- Ripple’s XRP faces a potential 20% decline to $2.62 as technical indicators signal weakening bullish momentum and profit-taking by short-term holders intensifies.
- Despite recent support from net outflows on major exchanges, market disappointment over stalled regulatory progress and declining open interest adds to bearish pressure.
The cryptocurrency market is no stranger to volatility, and Ripple’s XRP has once again grabbed headlines with its recent price action. Despite notable developments, such as the signing of an executive order by former U.S. President Donald Trump to establish a Presidential Working Group on digital assets, XRP faces mounting pressure. Could this signal a significant downturn?
Profit-Taking and Short-Term Holder Weakness
Over the past 48 hours, XRP investors realized over $500 million in profits. However, the source of this selling activity seems to stem largely from short-term holders. The market was further rattled when the Chicago Mercantile Exchange (CME) clarified that it has no plans to launch XRP futures, dampening hopes of regulatory validation via an SEC-approved XRP ETF.
The disappointment triggered negative sentiment, with slight upticks in dormant circulation metrics across 90-day, 180-day, and 365-day periods, signaling potential sell-offs by holders who have been inactive for extended periods.
Market Indicators Flash Warning Signs
XRP’s open interest, a measure of outstanding contracts in the derivatives market, has also shown a worrying trend. It has declined from an all-time high of 2.34 billion XRP to 2.14 billion XRP, indicating that traders are closing their positions amid uncertainty.

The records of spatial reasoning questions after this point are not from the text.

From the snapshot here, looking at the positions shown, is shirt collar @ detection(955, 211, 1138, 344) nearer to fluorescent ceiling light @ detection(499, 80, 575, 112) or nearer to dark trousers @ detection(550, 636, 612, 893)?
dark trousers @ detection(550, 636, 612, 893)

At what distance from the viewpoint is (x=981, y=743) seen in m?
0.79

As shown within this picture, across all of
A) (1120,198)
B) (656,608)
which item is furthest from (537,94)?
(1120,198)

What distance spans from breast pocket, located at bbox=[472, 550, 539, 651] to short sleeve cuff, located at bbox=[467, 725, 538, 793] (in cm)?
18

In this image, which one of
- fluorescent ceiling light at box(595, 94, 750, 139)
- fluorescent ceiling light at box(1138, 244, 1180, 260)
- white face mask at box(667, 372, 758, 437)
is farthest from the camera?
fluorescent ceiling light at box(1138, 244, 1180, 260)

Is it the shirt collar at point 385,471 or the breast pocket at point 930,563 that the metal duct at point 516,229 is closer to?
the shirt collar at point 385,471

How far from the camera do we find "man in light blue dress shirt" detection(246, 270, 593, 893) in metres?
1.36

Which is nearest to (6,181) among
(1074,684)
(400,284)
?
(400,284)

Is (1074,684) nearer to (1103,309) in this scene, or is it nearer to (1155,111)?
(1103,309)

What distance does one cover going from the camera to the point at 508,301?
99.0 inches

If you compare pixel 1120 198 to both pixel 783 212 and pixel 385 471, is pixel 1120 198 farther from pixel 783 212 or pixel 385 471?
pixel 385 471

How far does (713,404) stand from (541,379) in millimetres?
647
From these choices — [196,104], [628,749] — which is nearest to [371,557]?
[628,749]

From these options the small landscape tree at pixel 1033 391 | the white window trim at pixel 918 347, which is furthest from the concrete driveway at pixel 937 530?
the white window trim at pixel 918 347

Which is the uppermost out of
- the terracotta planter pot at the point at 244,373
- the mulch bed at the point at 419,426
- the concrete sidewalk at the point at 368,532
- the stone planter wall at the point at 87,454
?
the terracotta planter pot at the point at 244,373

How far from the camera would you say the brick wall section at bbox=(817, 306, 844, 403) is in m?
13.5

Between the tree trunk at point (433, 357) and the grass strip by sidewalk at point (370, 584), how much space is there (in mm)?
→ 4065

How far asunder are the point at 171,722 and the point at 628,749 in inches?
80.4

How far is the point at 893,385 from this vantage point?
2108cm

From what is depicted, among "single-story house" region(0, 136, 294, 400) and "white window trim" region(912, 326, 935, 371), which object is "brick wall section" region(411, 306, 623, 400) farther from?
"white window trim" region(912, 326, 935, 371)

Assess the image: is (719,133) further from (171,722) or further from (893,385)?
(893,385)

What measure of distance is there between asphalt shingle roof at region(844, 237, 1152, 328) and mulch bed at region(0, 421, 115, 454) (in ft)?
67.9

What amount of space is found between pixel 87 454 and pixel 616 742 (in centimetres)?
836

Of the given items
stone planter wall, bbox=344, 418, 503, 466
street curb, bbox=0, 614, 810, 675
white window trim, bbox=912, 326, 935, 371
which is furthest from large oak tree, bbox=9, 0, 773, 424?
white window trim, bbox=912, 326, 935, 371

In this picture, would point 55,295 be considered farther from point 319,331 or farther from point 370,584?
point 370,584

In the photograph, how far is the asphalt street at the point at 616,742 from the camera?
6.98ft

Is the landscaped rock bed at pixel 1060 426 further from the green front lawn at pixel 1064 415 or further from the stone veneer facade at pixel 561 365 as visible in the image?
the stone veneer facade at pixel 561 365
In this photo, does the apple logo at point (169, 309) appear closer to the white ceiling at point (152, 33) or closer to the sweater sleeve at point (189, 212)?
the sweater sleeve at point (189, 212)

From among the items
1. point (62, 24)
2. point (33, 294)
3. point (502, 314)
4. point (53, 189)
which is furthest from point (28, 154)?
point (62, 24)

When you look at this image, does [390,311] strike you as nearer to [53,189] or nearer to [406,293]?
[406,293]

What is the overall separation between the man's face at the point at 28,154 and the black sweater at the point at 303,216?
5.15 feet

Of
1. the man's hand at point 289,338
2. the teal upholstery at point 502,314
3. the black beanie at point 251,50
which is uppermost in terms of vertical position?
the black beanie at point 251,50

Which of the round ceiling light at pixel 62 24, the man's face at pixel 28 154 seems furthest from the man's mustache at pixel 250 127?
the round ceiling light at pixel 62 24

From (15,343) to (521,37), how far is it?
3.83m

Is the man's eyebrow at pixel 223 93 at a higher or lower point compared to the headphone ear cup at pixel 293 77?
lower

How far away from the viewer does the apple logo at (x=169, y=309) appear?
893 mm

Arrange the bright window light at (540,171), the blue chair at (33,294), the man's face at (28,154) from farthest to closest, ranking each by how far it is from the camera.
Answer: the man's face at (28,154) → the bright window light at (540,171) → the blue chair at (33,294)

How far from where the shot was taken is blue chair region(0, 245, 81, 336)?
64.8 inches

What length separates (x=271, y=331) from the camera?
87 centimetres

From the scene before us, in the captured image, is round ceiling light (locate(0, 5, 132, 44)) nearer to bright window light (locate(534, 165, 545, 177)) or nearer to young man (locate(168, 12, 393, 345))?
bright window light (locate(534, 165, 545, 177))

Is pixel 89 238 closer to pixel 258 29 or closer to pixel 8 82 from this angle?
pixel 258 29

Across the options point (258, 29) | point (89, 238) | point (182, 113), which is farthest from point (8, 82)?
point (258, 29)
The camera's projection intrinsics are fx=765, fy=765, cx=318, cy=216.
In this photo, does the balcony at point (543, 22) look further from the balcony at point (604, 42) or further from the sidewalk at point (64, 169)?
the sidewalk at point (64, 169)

Adding to the bearish outlook, XRP’s recent technical patterns suggest weakening bullish momentum. A doji candlestick, often indicative of market indecision, appeared on the charts earlier this week, followed by a 3% pullback. This aligns with declining momentum indicators, such as the Moving Average Convergence Divergence (MACD) and the Awesome Oscillator (AO), which have posted consecutive lower lows.
The 20% Decline on the Horizon?
If XRP fails to hold the $2.90 support level, it risks sliding further to $2.62, aligning with its 50-day Simple Moving Average (SMA). Such a decline would represent a 20% drop from recent levels. However, there is a silver lining: should XRP break above its descending trendline resistance, it could invalidate the bearish thesis and potentially rally to a new all-time high above $3.55.
Conclusion: Time to Watch and Wait
While XRP bulls maintain control in spot markets, evidenced by net outflows from major exchanges like Binance and Kraken, the broader market dynamics suggest caution. Whether XRP regains its footing or succumbs to bearish pressures depends on key support levels and market sentiment in the coming days.
Investors would do well to keep an eye on these indicators and prepare for potential volatility as the digital asset navigates this critical juncture.